In many ways, Harvard itself is an ongoing economic engine. Campus organizations such as the Technology and Entrepreneurship Center at Harvard (TECH) encourage collaboration among students, faculty, alumni, and industry leaders. The organization offers a course on the fundamentals of innovation, has a $50,000 grant competition, and maintains a studio space open 24 hours a day, seven days a week, for undergraduates who hope to start the next big business.
Many are well on their way. With help from business builders, as well as entrepreneurs, students in the program have created software and web-based companies such as Gtrot.com, which combines social networking with student travel, INeedAPencil.com, which provides free online SAT prep for low-income students, and NaviTour, a virtual foreign language teaching tool.

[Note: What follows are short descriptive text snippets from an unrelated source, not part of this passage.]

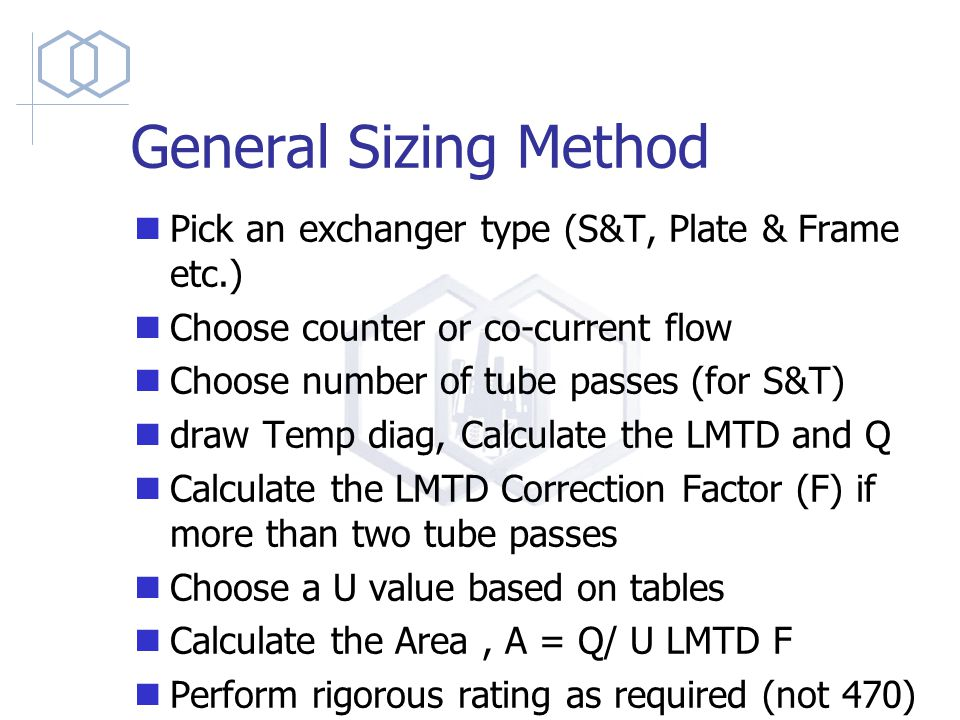 General Sizing Method Pick an exchanger type (S&T, Plate & Frame etc.) Choose counter or co-current flow Choose number of tube passes (for S&T) draw Temp diag, Calculate the LMTD and Q Calculate the LMTD Correction Factor (F) if more than two tube passes Choose a U value based on tables Calculate the Area, A = Q/ U LMTD F Perform rigorous rating as required (not 470)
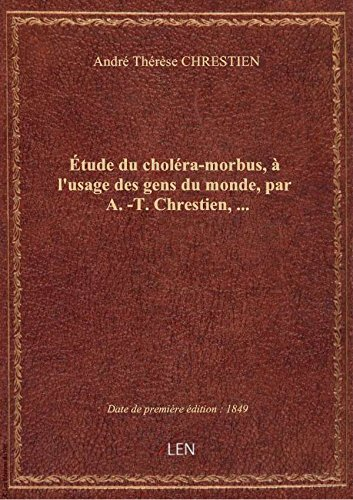 tude du cholra-morbus,  l'usage des gens du monde, par A.-T. Chrestien,...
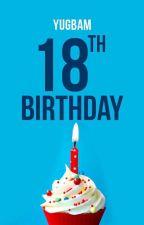 18th Birthday by MelloChoco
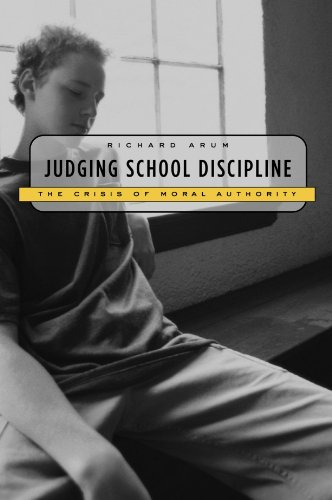 Judging School Discipline The Crisis of Moral Authority  2003 edition cover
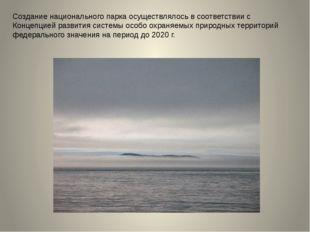 Создание национального парка осуществлялось в соответствии с Концепцией разви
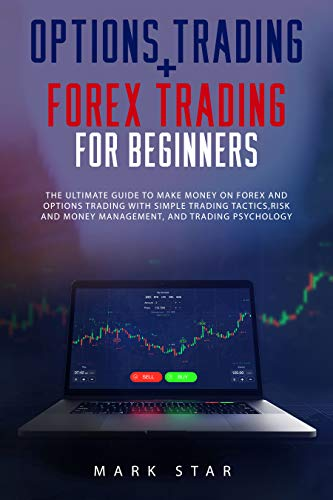 Options Trading + Forex Trading For Beginners: The Ultimate Guide to Make Money on Forex and Options Trading with Simple Trading Tactics, Risk and Money Management, and Trading Psychology.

“Students come here because they want to change the world,” said Paul Bottino, TECH’s co-founder and executive director. “We want to help them connect to their passions, and then create their own reality, their own economy.”

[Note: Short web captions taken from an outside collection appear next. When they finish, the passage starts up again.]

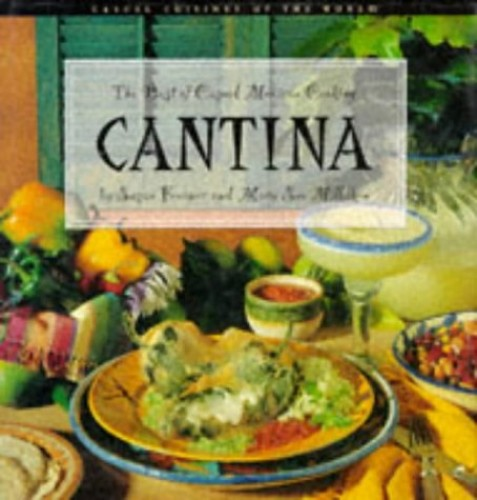 Cantina: Best of Casual Mexican Cooking by Susan Feniger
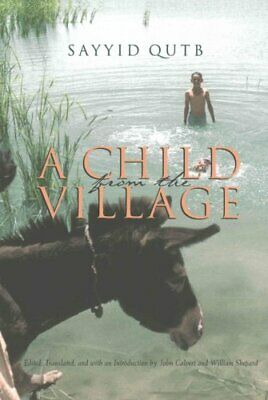 Middle East Literature in Translation: A Child from the Village by Sayyid...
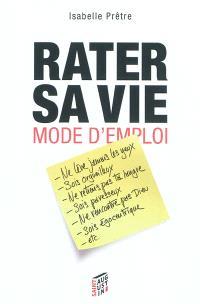 Rater sa vie : mode d'emploi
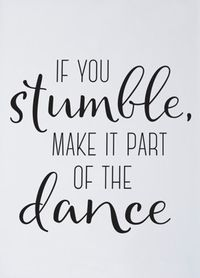 "Printable Art ""If You Stumble Make it Part of the Dance"" Wall Print Wall Art Gallery Wall Art Dorm Decor Dorm Art Dorm Print Inspirational"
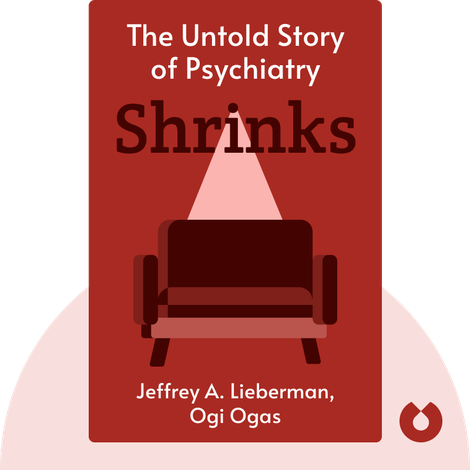Shrinks von Jeffrey A. Lieberman, Ogi Ogas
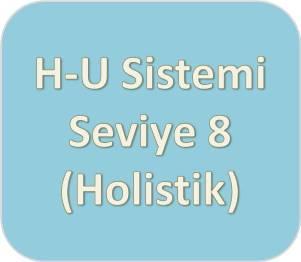 H-U Sistemi [Turkuaz] Seviye Sekiz (Holistik)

Harvard’s Office of Technology Development (OTD) also connects researchers with entrepreneurs and venture capitalists, and typically helps to launch eight to 12 companies annually, as well as to license new technology.
“University research has always been a driver of the economy,” said Alan Gordon, director of business development at OTD, adding that his office “helps accelerate the movement of innovations from the lab to the market.”
In addition, some Harvard experts believe that people should step back from the economy’s particulars more often and focus on the moral dimension.
Organizations such as Interfaith Worker Justice, a network of people of faith who educate and mobilize the religious community around labor rights, can prompt meaningful discussions on the economy and its effects on workers, according to a scholar at Harvard Divinity School (HDS).
In the past, religious traditions have weighed in on the material conditions of people’s lives, said Bethany Moreton, a research associate and visiting faculty member at HDS.
“It was always at the center of what prophetic religion felt it had a right to speak to. It took enormous amounts of cultural and intellectual work to declare something ‘the economy’ and remove it from the realm of religion and morality and social action.” Today, the notion of the economy is instead “in this pseudoscientific realm,” she said. “We can only describe it. We cannot control it, or opine about it, or address it in moral terms.”
Moreton believes that discussion of such matters ought to return to the pulpit and to congregations across the country. “The crisis itself has made these topics feel again like something that we have the right to address in moral terms.”